## AVAILABLE DATA
################

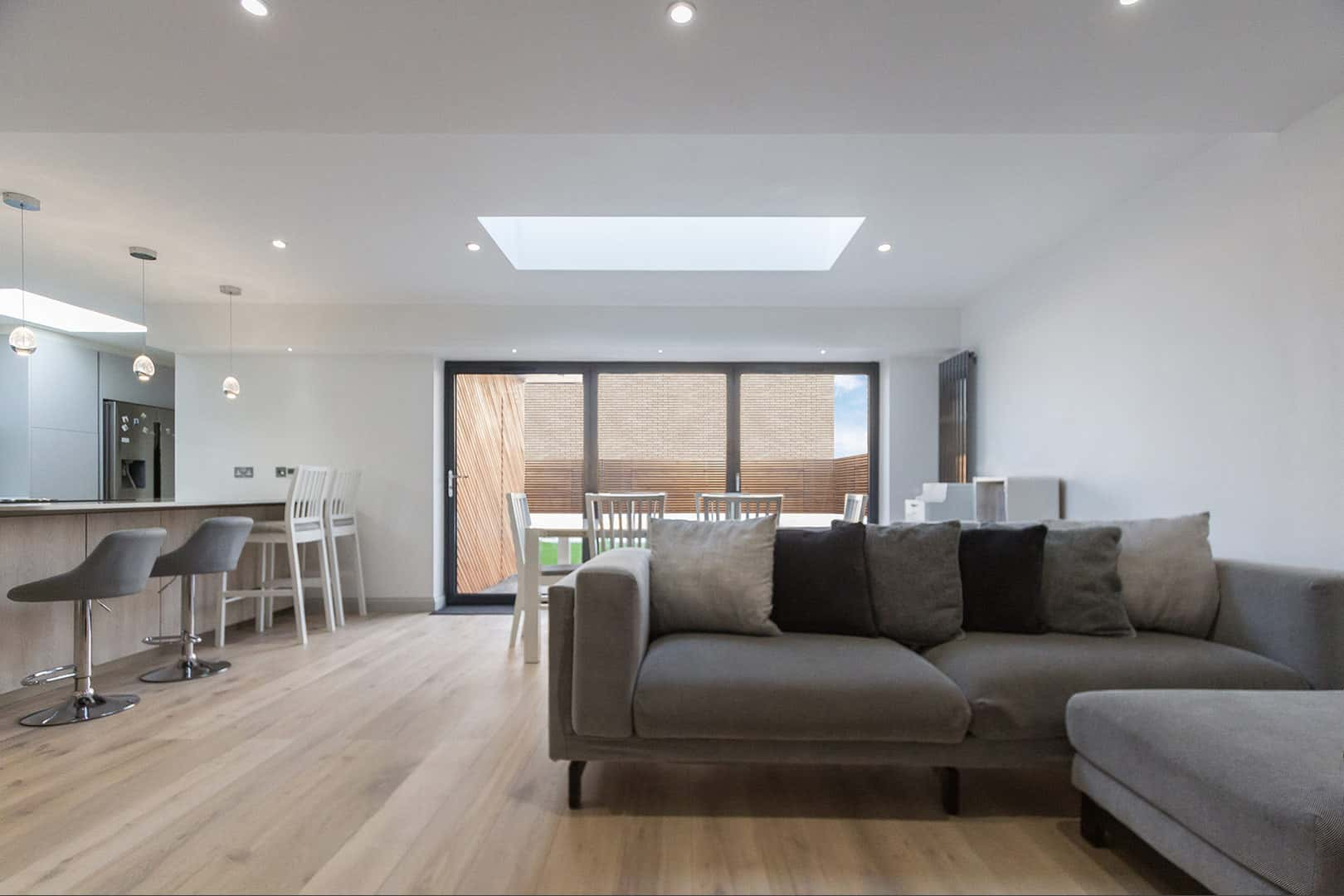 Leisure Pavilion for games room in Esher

################

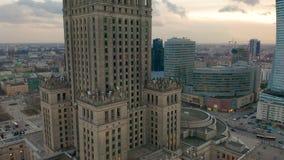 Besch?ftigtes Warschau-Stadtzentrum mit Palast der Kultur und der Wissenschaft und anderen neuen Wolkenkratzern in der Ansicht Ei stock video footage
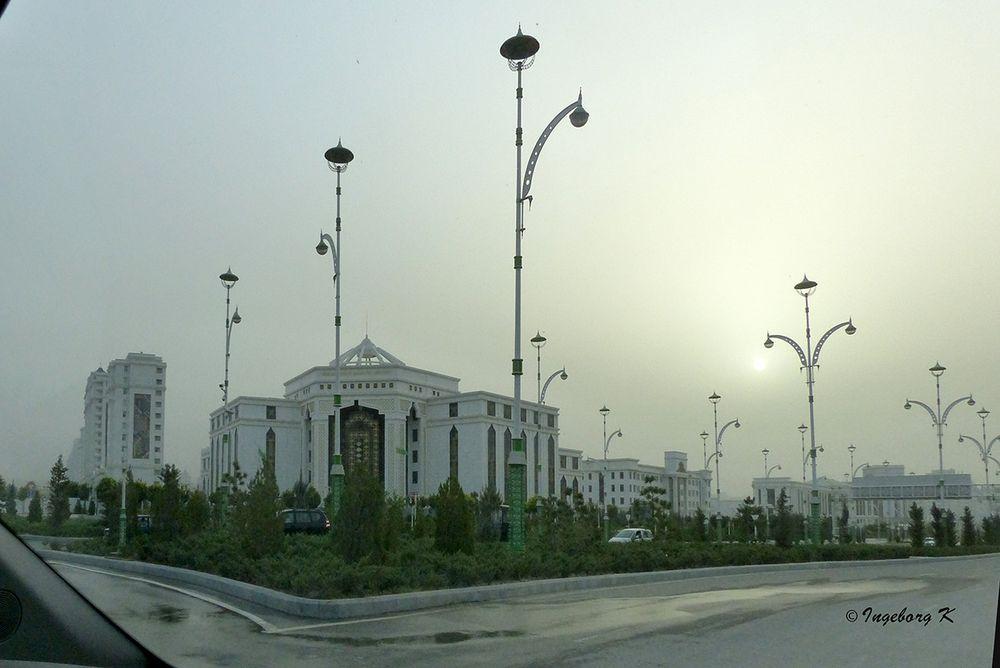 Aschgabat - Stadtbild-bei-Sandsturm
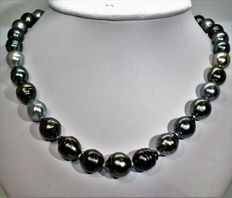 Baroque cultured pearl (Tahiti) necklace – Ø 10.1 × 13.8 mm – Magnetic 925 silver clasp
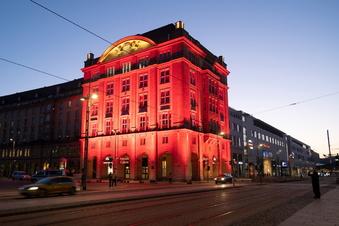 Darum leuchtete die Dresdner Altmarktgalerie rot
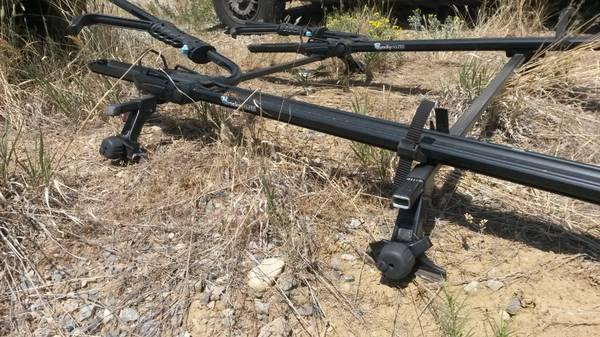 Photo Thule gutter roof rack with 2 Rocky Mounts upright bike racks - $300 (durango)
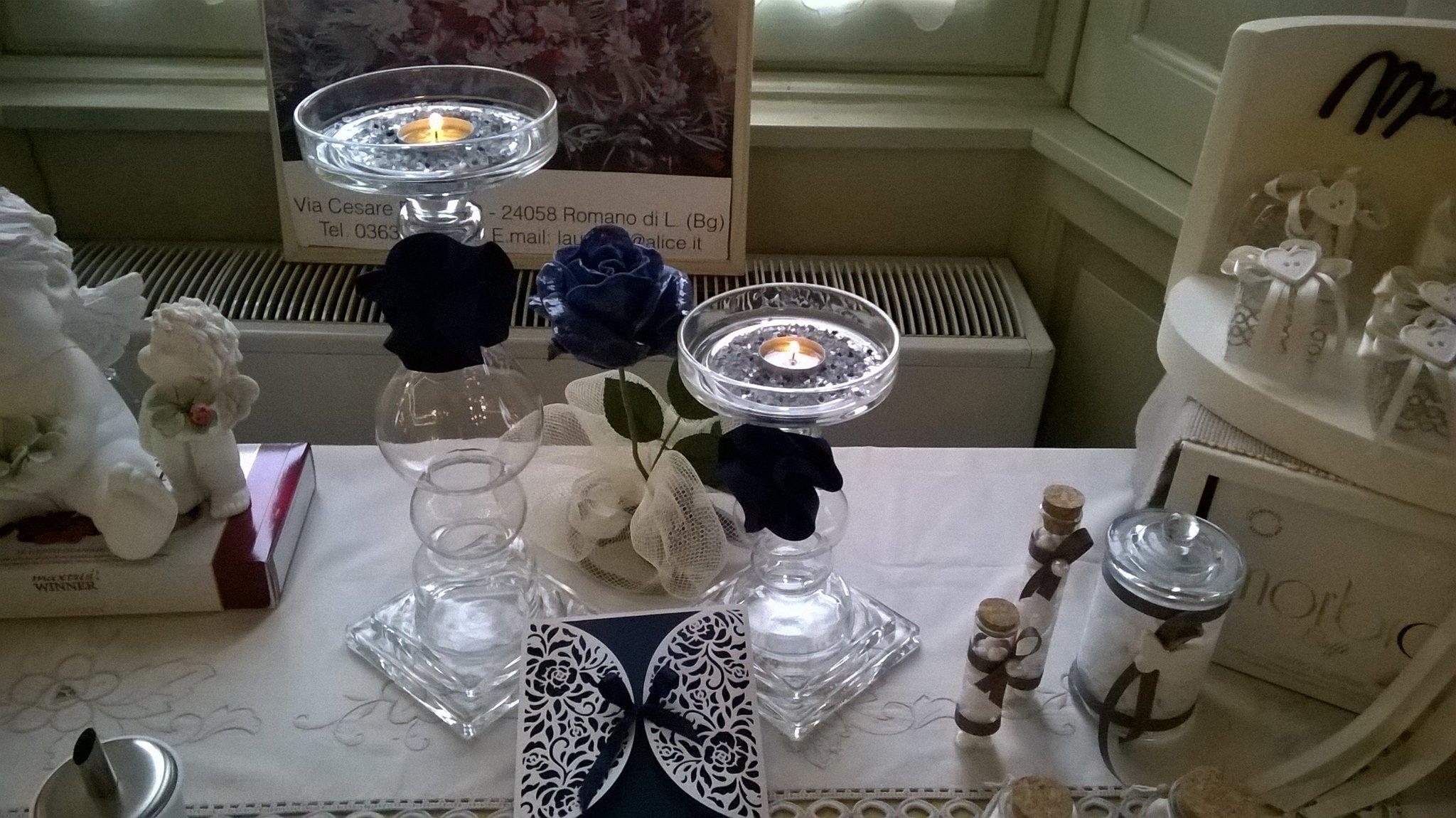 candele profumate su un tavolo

################

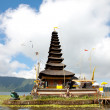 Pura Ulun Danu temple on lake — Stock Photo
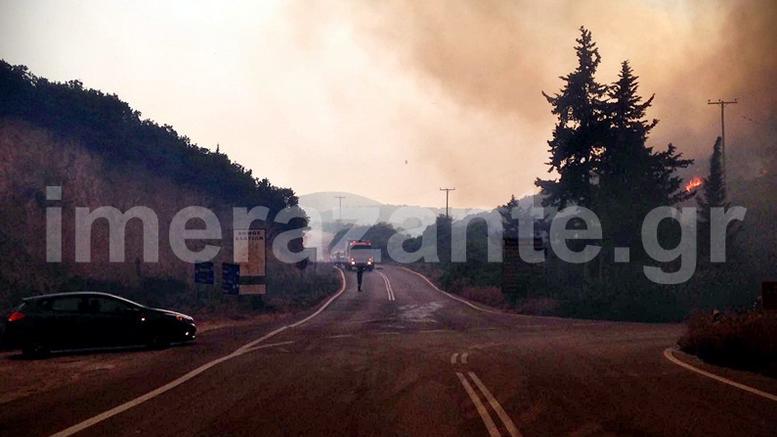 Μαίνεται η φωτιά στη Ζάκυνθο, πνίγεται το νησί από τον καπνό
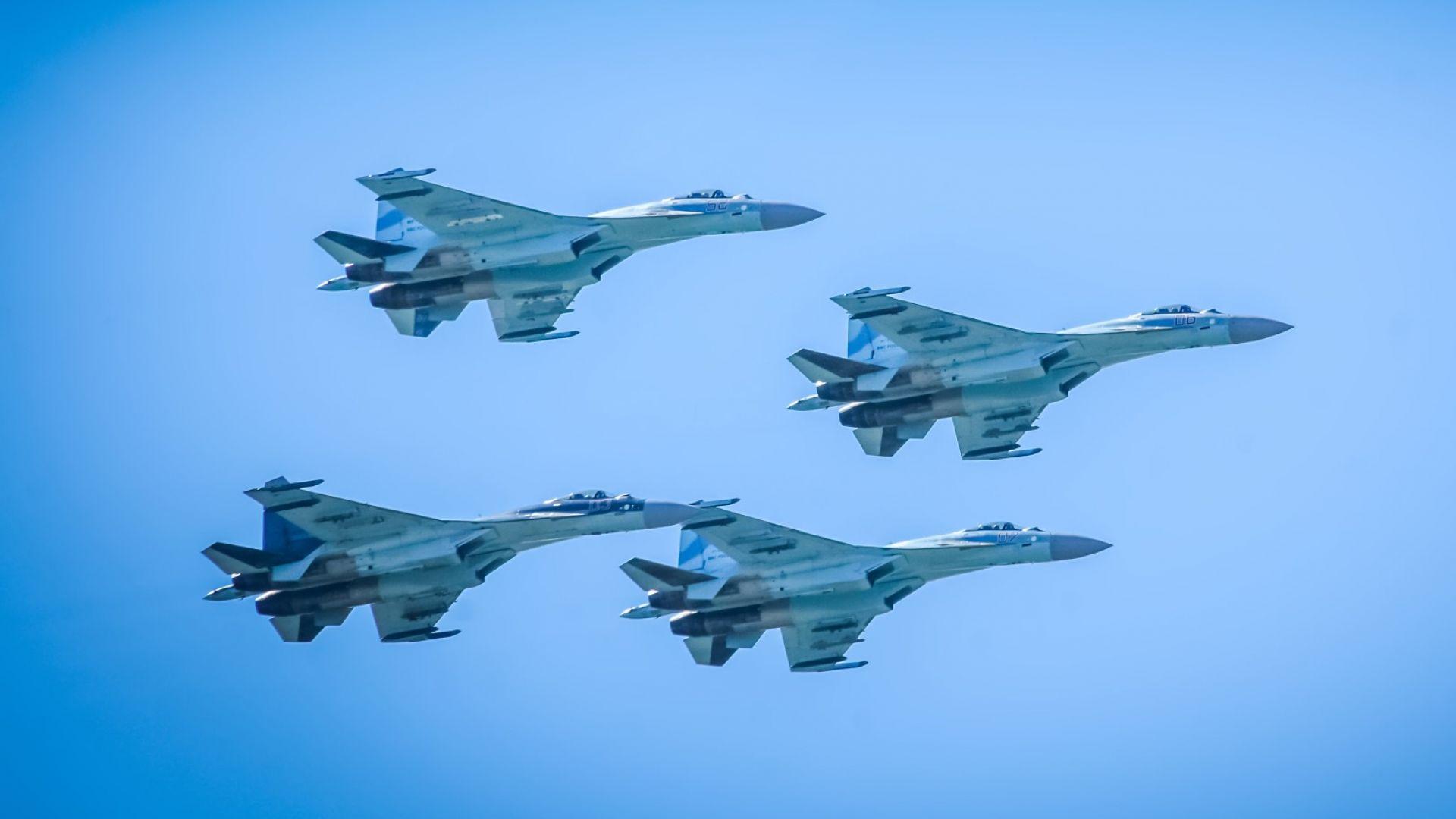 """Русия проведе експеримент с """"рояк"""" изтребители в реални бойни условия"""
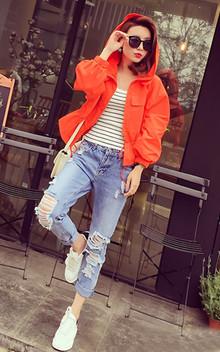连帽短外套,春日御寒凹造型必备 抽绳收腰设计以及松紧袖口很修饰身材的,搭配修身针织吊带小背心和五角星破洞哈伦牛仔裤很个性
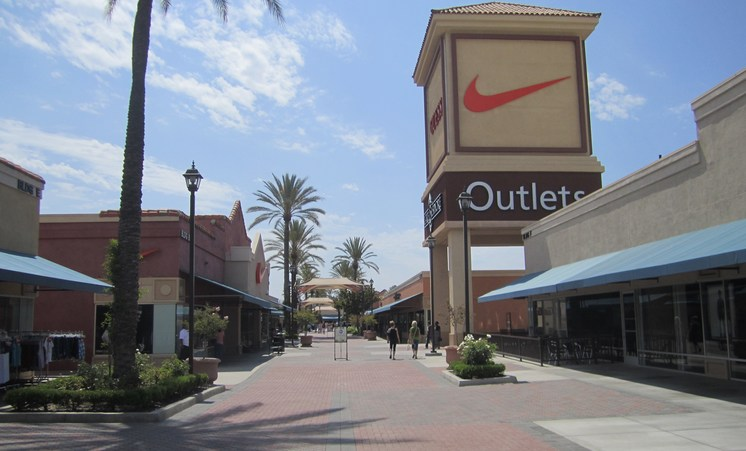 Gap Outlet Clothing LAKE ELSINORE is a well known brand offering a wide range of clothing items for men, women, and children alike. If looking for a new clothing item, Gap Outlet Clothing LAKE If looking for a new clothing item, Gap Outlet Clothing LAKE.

################

## WHAT IS NEEDED
Your answer should consist of the lines above between those holding "Aschgabat - Stadtbild-bei-Sandsturm" and "Photo Thule gutter", inclusive, reproduced word for word and without pictures.

## FINAL ANSWER
 Aschgabat - Stadtbild-bei-Sandsturm
 Baroque cultured pearl (Tahiti) necklace – Ø 10.1 × 13.8 mm – Magnetic 925 silver clasp
 Darum leuchtete die Dresdner Altmarktgalerie rot
 Photo Thule gutter roof rack with 2 Rocky Mounts upright bike racks - $300 (durango)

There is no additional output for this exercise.